▶ Work required: In the records below, find the line containing "this 600×400 image.", then copy that line and all lines after it, exactly, omitting every picture.

Top of Record extracts

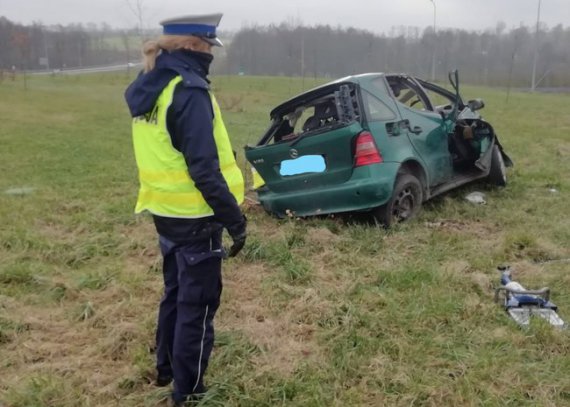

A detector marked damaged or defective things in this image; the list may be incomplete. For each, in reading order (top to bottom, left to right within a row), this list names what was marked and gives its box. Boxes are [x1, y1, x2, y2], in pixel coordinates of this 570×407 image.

wrecked green hatchback [244, 72, 510, 226]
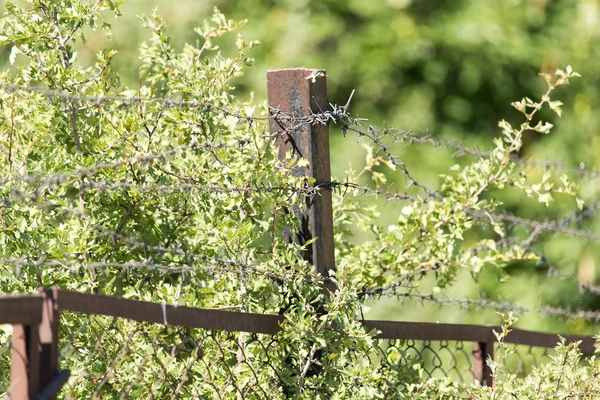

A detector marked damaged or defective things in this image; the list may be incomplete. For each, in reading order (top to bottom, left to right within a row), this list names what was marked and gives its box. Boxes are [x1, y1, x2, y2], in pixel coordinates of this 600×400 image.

rusty wooden post [268, 68, 336, 282]
rusted metal [268, 68, 336, 282]
rusted metal [0, 294, 43, 324]
rusted metal [54, 290, 284, 332]
rusty wooden post [9, 290, 60, 398]
rusty wooden post [474, 340, 492, 388]
rusted metal [472, 342, 494, 386]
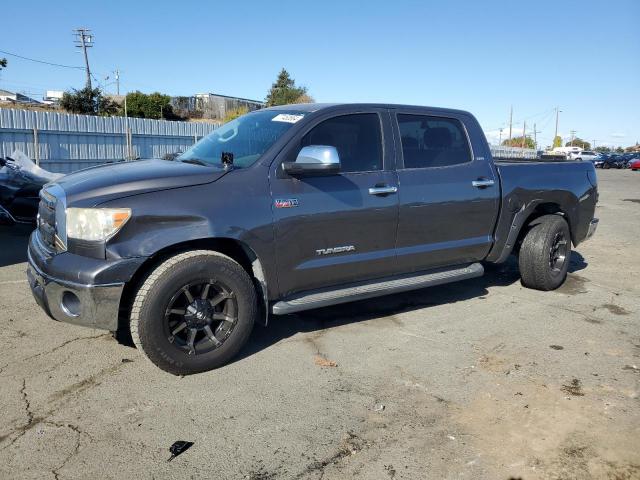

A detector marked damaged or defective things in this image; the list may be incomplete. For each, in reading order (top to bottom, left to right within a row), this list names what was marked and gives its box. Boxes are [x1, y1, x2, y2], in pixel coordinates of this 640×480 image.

cracked pavement [0, 171, 636, 478]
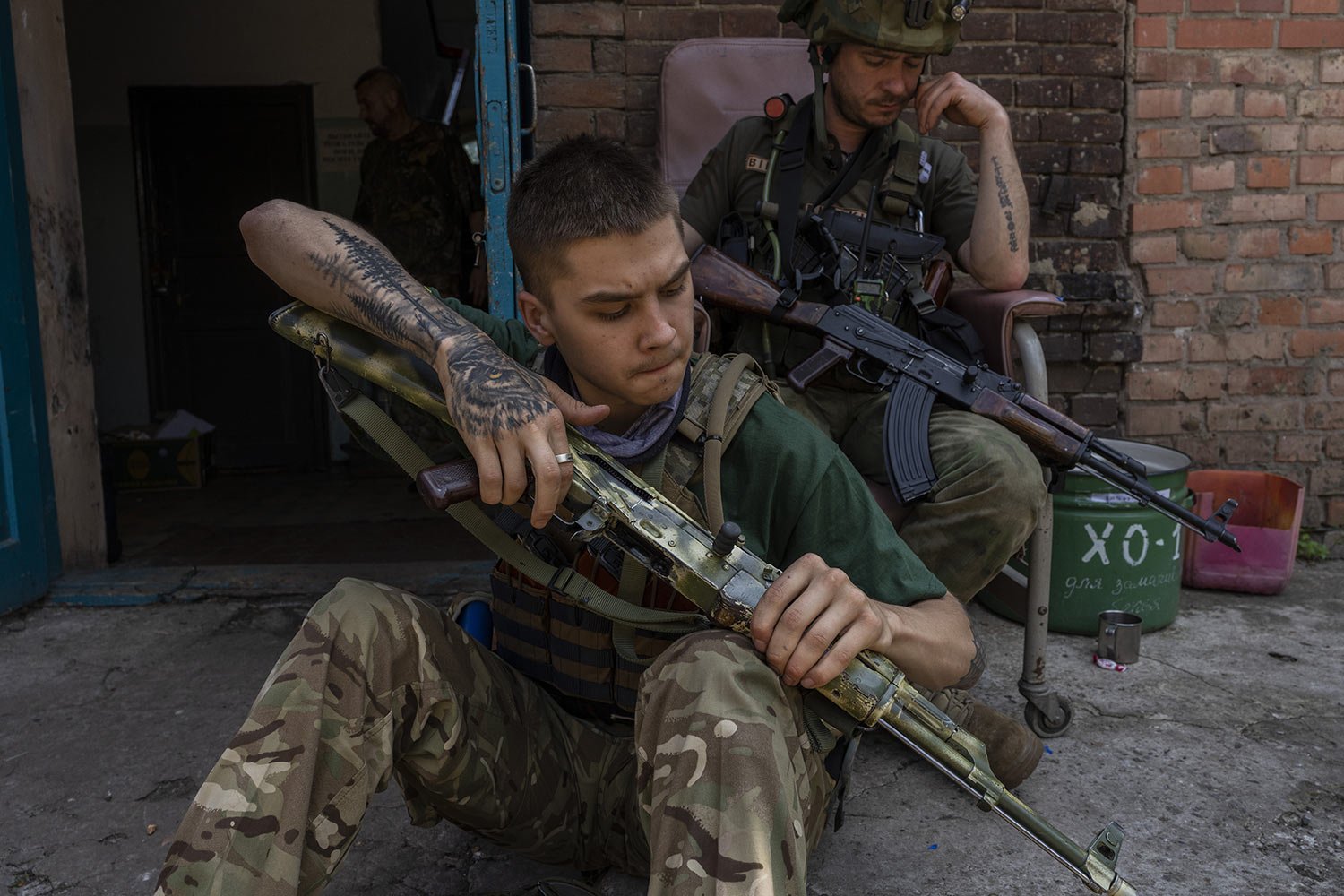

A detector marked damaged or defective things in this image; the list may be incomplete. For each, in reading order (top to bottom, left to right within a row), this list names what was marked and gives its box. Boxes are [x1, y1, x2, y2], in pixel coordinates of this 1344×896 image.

cracked concrete [2, 561, 1344, 892]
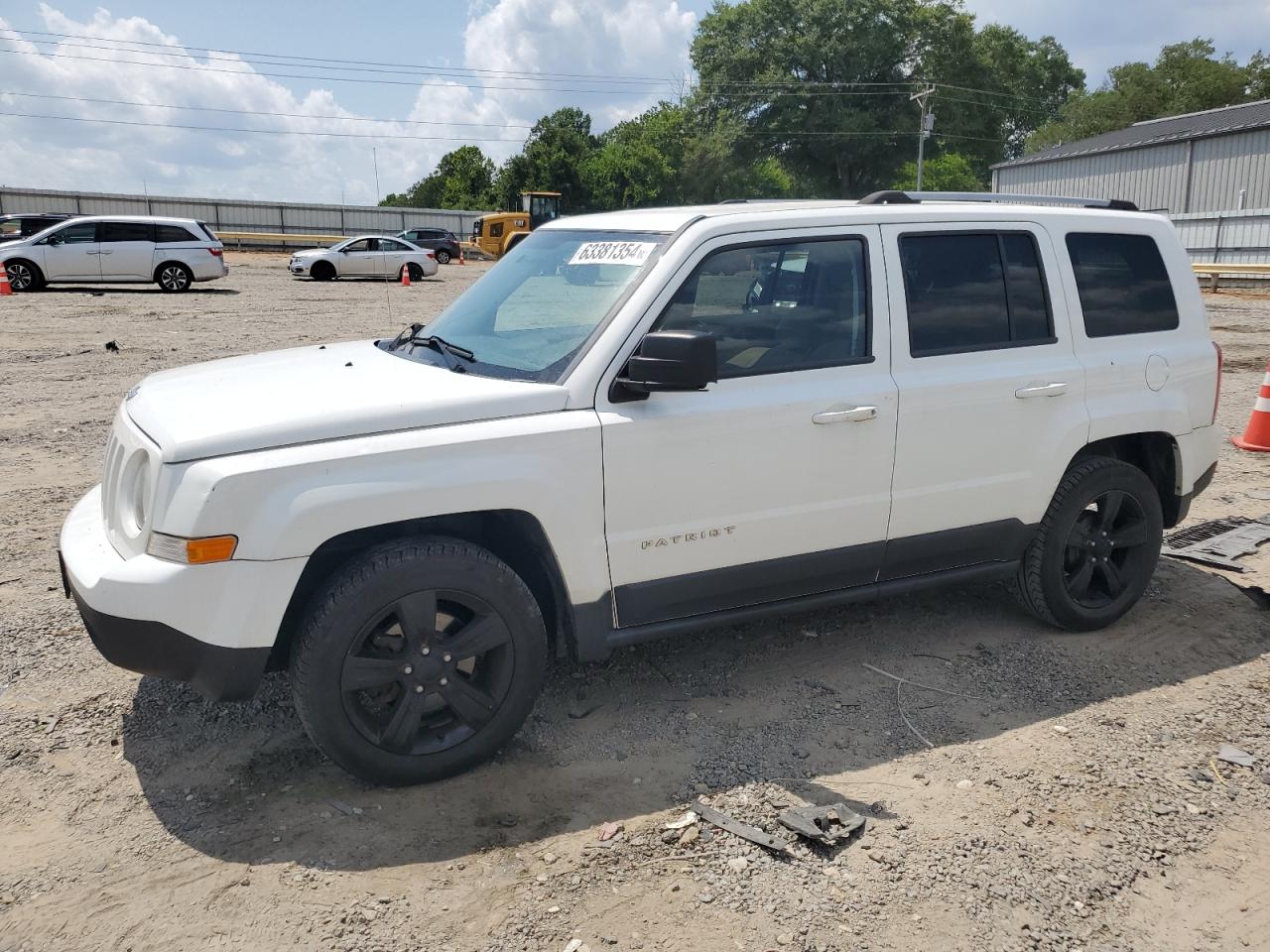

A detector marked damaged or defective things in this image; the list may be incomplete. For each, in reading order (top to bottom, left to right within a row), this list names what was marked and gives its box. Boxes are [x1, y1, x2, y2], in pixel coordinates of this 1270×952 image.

broken debris [778, 801, 869, 849]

Bottom of Record extracts

▶ Expected output:
A detector marked damaged or defective things in this image; the list may be incomplete. For each, in reading order (top to bottom, left to right within a row), this list names what was marked and gives its box. Boxes are [x1, y1, x2, y2], in pixel coordinates of this 600×400 image.

rusty wooden post [268, 68, 336, 282]
rusted metal [268, 68, 336, 282]
rusted metal [0, 294, 43, 324]
rusted metal [54, 290, 284, 332]
rusty wooden post [9, 290, 60, 398]
rusty wooden post [474, 340, 492, 388]
rusted metal [472, 342, 494, 386]

A detector marked damaged or defective things in this image; the list may be incomplete. For each, in reading order (top to bottom, left to right within a row), this list names what was marked and gives its box. Boxes are [x1, y1, x2, y2], in pixel coordinates of this 640×480 image.

cracked pavement [0, 171, 636, 478]

A detector marked damaged or defective things in this image; the list may be incomplete. For each, in reading order (top to bottom, left to right within a row), this list names what was marked and gives its box. Boxes are [x1, y1, x2, y2], in pixel coordinates of this 1344×896 image.

cracked concrete [2, 561, 1344, 892]

A detector marked damaged or defective things in this image; the list may be incomplete. For each, in reading order (top to bottom, left to right within a row), this list names what was marked and gives its box. Boxes are [x1, y1, x2, y2], in pixel coordinates of this 1270×952 image.

broken debris [778, 801, 869, 849]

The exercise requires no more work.